--- RECORDS PROVIDED ---

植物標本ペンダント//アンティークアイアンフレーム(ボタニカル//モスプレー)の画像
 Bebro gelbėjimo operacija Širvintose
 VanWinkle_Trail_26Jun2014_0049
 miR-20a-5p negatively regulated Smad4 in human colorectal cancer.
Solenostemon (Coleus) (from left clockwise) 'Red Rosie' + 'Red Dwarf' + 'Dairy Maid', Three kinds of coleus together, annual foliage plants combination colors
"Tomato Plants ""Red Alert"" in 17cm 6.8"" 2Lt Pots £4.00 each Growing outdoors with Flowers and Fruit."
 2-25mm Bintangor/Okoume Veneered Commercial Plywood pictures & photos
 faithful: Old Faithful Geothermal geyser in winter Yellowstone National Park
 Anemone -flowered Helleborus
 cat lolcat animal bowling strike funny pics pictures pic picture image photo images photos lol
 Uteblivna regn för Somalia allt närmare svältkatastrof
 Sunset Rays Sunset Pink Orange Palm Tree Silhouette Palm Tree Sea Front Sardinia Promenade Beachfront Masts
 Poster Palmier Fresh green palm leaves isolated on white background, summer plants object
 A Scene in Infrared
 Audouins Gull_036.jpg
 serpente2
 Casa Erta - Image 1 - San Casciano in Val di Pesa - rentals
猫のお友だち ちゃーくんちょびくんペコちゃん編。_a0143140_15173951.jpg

---

• **TASK INSTRUCTIONS**
Transcribe the material in full, exactly as it is given.

• **THE COMPLETED TASK**
植物標本ペンダント//アンティークアイアンフレーム(ボタニカル//モスプレー)の画像
 Bebro gelbėjimo operacija Širvintose
 VanWinkle_Trail_26Jun2014_0049
 miR-20a-5p negatively regulated Smad4 in human colorectal cancer.
Solenostemon (Coleus) (from left clockwise) 'Red Rosie' + 'Red Dwarf' + 'Dairy Maid', Three kinds of coleus together, annual foliage plants combination colors
"Tomato Plants ""Red Alert"" in 17cm 6.8"" 2Lt Pots £4.00 each Growing outdoors with Flowers and Fruit."
 2-25mm Bintangor/Okoume Veneered Commercial Plywood pictures & photos
 faithful: Old Faithful Geothermal geyser in winter Yellowstone National Park
 Anemone -flowered Helleborus
 cat lolcat animal bowling strike funny pics pictures pic picture image photo images photos lol
 Uteblivna regn för Somalia allt närmare svältkatastrof
 Sunset Rays Sunset Pink Orange Palm Tree Silhouette Palm Tree Sea Front Sardinia Promenade Beachfront Masts
 Poster Palmier Fresh green palm leaves isolated on white background, summer plants object
 A Scene in Infrared
 Audouins Gull_036.jpg
 serpente2
 Casa Erta - Image 1 - San Casciano in Val di Pesa - rentals
猫のお友だち ちゃーくんちょびくんペコちゃん編。_a0143140_15173951.jpg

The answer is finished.